Lincoln Memorial cents were minted for 50 years, 1959-2008. They can be collected in top condition, as proofs and for the variety lover, Memorial cents can prove to be a new challenge.
Frank Gasparro designed the Lincoln Memorial reverse; his initials appear on the right side of the building. Fans of beautiful coin designs did not like it all that much and claimed the Memorial looked more like a trolley car. The first Lincoln Memorial cents were struck in 1959 on the 150th anniversary of Abraham Lincoln’s birth. Look carefully – Lincoln is on both sides of this coin. The famous statue of Lincoln in the Memorial can be seen within the pillars of the building.
The following year, a popular variety appeared, that sent collectors searching. The large- and small-date cents of 1960 are easily discerned by the naked eye. The large date is more common. Large- and small-date cents were also issued in proof sets, with the small date the scarcer variety, selling for about 10 times as much as a large date.

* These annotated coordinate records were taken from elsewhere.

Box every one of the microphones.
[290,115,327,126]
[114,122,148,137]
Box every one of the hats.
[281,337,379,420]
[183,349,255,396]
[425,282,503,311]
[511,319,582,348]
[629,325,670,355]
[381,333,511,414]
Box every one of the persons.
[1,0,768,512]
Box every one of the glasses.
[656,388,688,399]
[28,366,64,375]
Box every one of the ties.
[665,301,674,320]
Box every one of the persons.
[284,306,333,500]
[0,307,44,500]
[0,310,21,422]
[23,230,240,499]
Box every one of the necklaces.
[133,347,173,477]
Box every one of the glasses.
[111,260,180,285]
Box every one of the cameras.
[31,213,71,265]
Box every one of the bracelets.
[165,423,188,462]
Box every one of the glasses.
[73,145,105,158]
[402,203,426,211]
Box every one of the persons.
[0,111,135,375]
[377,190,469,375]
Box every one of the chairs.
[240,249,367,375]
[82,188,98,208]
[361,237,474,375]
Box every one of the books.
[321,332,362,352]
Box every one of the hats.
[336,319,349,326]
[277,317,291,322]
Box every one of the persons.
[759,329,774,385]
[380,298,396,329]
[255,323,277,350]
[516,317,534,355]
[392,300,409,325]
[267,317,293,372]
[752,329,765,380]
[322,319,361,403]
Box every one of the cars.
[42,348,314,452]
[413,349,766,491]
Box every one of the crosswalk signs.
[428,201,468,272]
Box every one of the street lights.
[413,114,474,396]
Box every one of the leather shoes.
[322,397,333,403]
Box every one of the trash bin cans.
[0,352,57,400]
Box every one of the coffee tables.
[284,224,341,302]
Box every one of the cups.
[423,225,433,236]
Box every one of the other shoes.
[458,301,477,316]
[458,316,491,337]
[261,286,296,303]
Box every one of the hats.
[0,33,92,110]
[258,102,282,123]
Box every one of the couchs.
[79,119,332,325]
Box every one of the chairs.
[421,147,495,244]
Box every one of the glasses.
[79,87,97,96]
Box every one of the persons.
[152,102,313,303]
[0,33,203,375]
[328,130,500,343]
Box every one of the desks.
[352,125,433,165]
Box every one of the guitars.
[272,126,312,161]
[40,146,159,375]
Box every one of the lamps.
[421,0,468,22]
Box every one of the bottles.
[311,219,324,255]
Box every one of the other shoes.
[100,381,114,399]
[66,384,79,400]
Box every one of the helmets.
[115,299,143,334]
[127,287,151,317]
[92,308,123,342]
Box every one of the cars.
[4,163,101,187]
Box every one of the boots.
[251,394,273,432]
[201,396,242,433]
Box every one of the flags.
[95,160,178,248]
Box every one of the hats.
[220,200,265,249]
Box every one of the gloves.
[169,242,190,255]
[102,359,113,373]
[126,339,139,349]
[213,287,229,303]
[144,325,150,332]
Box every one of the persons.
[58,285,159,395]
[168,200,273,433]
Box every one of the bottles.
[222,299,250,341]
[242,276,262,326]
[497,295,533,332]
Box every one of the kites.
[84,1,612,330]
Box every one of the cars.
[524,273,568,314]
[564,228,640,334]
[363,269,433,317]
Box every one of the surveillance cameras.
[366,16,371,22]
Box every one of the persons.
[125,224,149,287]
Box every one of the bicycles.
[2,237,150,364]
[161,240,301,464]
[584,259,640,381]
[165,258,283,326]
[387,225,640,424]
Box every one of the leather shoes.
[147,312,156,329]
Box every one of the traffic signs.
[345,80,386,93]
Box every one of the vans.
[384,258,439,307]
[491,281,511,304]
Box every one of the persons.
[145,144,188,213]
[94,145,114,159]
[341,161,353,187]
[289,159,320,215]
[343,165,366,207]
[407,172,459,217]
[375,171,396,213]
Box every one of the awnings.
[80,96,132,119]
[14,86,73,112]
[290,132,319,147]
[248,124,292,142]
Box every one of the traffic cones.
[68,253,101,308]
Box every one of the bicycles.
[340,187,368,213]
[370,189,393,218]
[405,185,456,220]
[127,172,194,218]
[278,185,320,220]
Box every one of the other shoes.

Large- and small-date varieties also exist for the 1970-S, 1982-P and 1982-D. While not as popular as the 1960 cents, the differences are there for an observant collector to find.
Collectors who know of the 1955 doubled-die cent have a few doubled-die coins to find within this series. The 1969-S cent with a doubled-die obverse is a genuinely rare variety, selling for tens of thousands of dollars. Doubles-die obverses are known for cents dated 1970-S, 1971-P, 1971-S, 1972-P and 1995-P. There is also a double-die reverse known for 1983-P. Checking your “common” cents found in change can give a collector big dividends.
Some 1984-P cents show Lincoln with a doubled ear. The bottom of the ear lobe is clearly doubled. This variety sells for a few hundred dollars and may be found in change.
The first series of small cents, the Flying Eagle cents, have a famous 1858 variety where the letters AM in “America” are joined or separated. The Lincoln Memorial cents have a variety with the letters AM either close together or widely spaced. The close AM coins on coins where wide spacing should be the norm are found in 1992-P, 1992-D, 1998-S and 1999-S. Many of these are unpriced in the Red Book, while the 1999-S has a price of $90 – not bad for a “common” modern cent. Wide AM cents where close should be the norm include 1996-P, 1998-P, 1999-P, and 2000-P. The 1999-P is priced at $500.
The 1979-S and 1981-S proof cents have distinctly different mintmarks, one with a filled “S,” the other with a more clear “S.” The 1981-S with the clear “S,” called the Type 2, sells for a good amount more than its Type 1 companion. The variation makes little difference in the price of the 1979 coins.
Metallic compositions of Lincoln Memorial cents changed over the years. The first years of issue, 1959-1962, were made of 95 percent copper and 5 percent tin and zinc. The tin was removed entirely from the 95-percent copper alloy in cents from 1962-1982. Cents from 1982 are copper-plated zinc. Both compositions were used in 1982.
Besides changes to the metallic content, differences in the portrait of Lincoln can be seen. The 1968 cents look rather mushy, compared to the 1969, when the dies were modified. Dies were again modified in 1973 and 1982. Close looks at the familiar portrait show this plainly.
Specialists in the Roosevelt dime seek the proof coins lacking the “S” mintmark. There is a proof Lincoln Memorial cent of 1990-S without the mintmark. About 150-200 of these “no S” cents are known, with values in the thousands of dollars.
Collectors who want the very best may want to collect proof specimens of the Lincoln Memorial cent. Proofs were made each year except 1965-1967, when Special Mint Sets were made. The SMS cents are quite pretty in their own way, and represent the best the United States Mint had to offer during the time of a nationwide coin shortage and when silver was removed from coinage.
There is a rarity – a prototype of a 1964 SMS cent exists. A few dozen 1964 SMS sets were struck, with coins from these sets seldom seen or offered for sale.
The Lincoln Memorial set ends with the 2008 coins. Four special cents were minted in 2009, on the occasion of Abraham Lincoln’s 200th birthday and the 100th anniversary of the Lincoln cent.
After 2009, the reverse motif was changed to the Union shield, still being used today.
Overlooked by many numismatists, the Lincoln Memorial series is a big set with a lot to offer for collectors with a sharp eye and an appreciation for Mint varieties.